Cupiclaw Review

A claw machine roguelike deckbuilder with smart prize-pool strategy, where the act of grabbing never feels as good as it should.

Cupiclaw. Credit: Typin

Typin’s Cupiclaw has a great, if not entirely new, idea: turn a claw machine into a roguelike deckbuilder. You build a prize pool, chase combos, dodge junk, and try to pull enough value out of each machine before the timer runs out. It’s a strong hook. I just wish grabbing prizes felt better.

Morris loses his engagement ring and decides the obvious solution is to win a new one from the top floor of an arcade. If he loses, he gets kicked out. It’s light, and that’s fine. It’s there to give the game a little personality and the action an excuse to exist. You aren’t here for a story.

Each level gives you a claw machine, a timer, and a minimum cash value to clear. Move the claw, drop it, try to grab good stuff, then watch the items spring to the prize board. Clear the target and you move on. Each floor ends with a boss machine where you have to grab the key to the next floor. The machines get messier as you go: hazards, moving parts, and layouts that make clean grabs harder to read.

Cupiclaw. Credit: Typin

The deckbuilding bit comes from the prize pool. You start with random items, then add new prizes or upgrade ones you already have after each stage. Some prizes trigger bonuses for grabbing others of the same type. That part is smart. You aren’t just stuffing the machine with everything you find. Space is limited, so you cut weaker prizes and build toward synergies, or watch Morris miss the threshold and get kicked to the curb.

Penalty items are added to each machine, and you don’t control those. Even a clean plan can get ruined by junk that makes you hemorrhage money. You try to tame the chaos before the claw drops, then the machine reminds you that it’s still a claw machine.

My biggest issue with the game is that it drags when it shouldn’t. Every level asks you to watch the claw slide over, drop, grab, lift, and release again and again. Even when a stage lasts less than a minute, the waiting adds up. The game wants frantic arcade energy. Real claw machines are slow, but why can’t it be faster here? It doesn’t add tension. It’s boring, and since this is the only action you do during play, it should have more snap.

Cupiclaw. Credit: Typin

Speaking of that, why can’t I do more? There’s no reason the game shouldn’t be more active. Let me shake the claw machine, and add some risk to that. Sure, this isn’t something you do with a real claw machine. But does it matter? Thematic or physical accuracy doesn’t always feed back into better play.

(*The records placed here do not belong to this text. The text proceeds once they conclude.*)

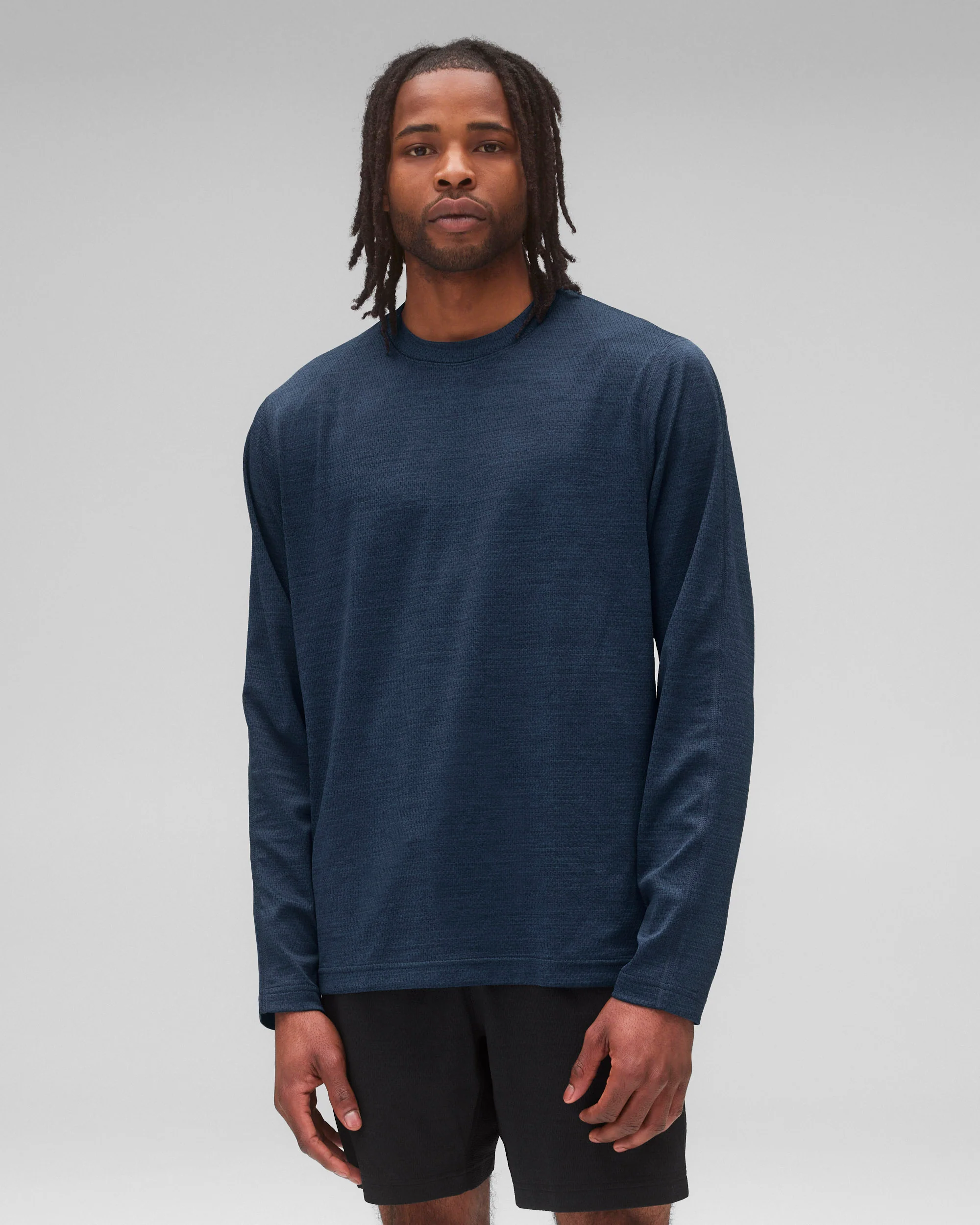 Solotex Mesh Tiebreak Standard Long Sleeve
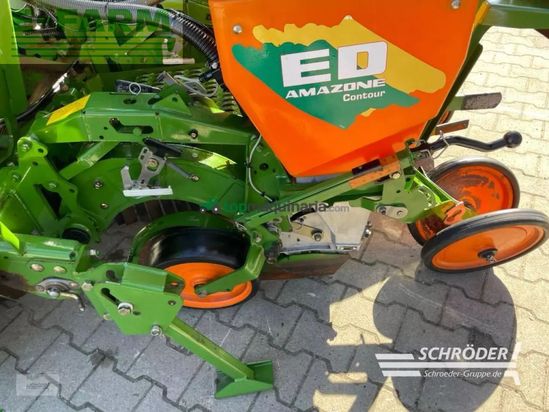 Sembradora monograno mecanica - Amazone - ed 601 k contour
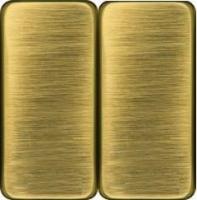 Выключатель двухклавишный 10А Fede FD04311PBx2 | FD16505x2 | FD16-BAST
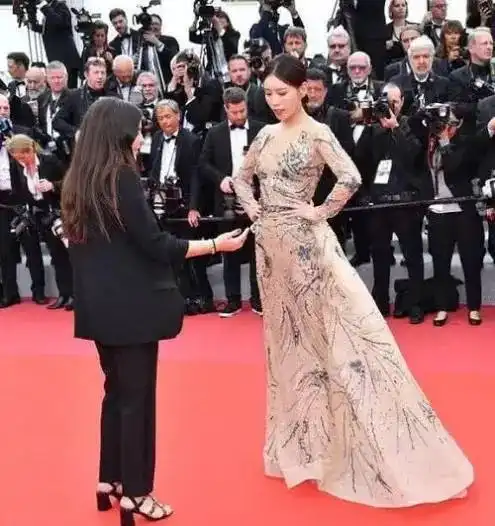 雷人造型,心机抢镜,尴尬蹭镜头,女星红毯用力过猛油腻又灾难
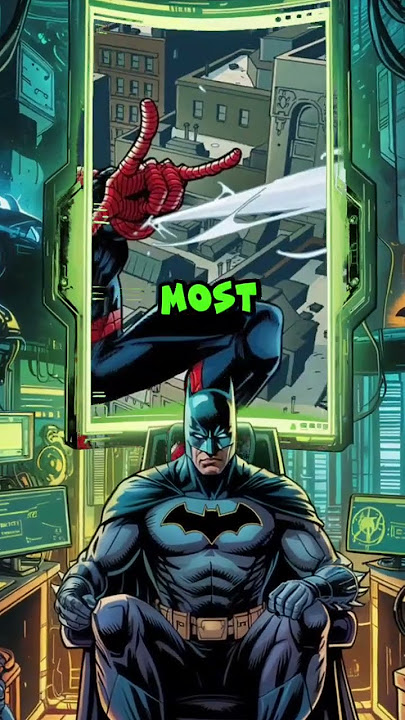 Batman Vs Spider-Man #cosmic #marvel #dc #batman #spiderman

Weak playfeel and a lack of enough juice compound the issue. The feedback is too light. A strong grab should feel like a tiny jackpot. A bad drop should sting in a way that makes you want one more try instead of making the whole machine feel limp. There are some visual effects, but it should feel louder, faster, and more intense. Balatro understands this, and it’s a big part of why it’s so compulsively addictive.

Dungeon Clawler, a similar game, has been around for a while now. Both games use a claw machine as the central hook, but Dungeon Clawler turns the claw into a decision instead of the entire experience. Weapons, shields, and items feed directly into combat. What you pick up matters immediately. The objects interact inside the machine as you grab them. In Cupiclaw, most of the interesting decisions happen before the machine loads, while you are managing the prize pool. Once the claw drops, the interaction is thinner.

Cupiclaw. Credit: Typin

Dungeon Clawler keeps building around that core: combat outcomes, artifacts, character variety, and item synergies that make each grab feel like it has a larger role. Cupiclaw has some of that pressure in how you shape your prize pool, and that part is smart. But the core action stays too static. Grab, score check, repeat. The claw isn’t tactile enough, fast enough, or expressive enough to carry the whole game.

The pixel art is bright and readable. Prize types are easy to scan, and that matters when the clock is ticking. It’s also a little bland. The game has color, but not much punch. It could use more animation and bolder visual effects. Cupiclaw feels weirdly restrained. Watch me tap the Balatro sign again.

Cupiclaw has a great concept. The prize deckbuilding layer has legs. But the moment-to-moment play isn’t strong enough to support it. There’s simply not enough going on. It wears thin faster than it should because your physical actions don’t carry enough weight. The claw never feels good enough to make the grind worth it.

Available on: Steam
Release date: March 14, 2025
Final Verdict:
Mixed

Cupiclaw

Strong ideas and solid structure, held back by a core mechanic that never feels good enough to carry the game.

Overall Score
6 /10
Reviewed on Steam using a review code provided by the publisher.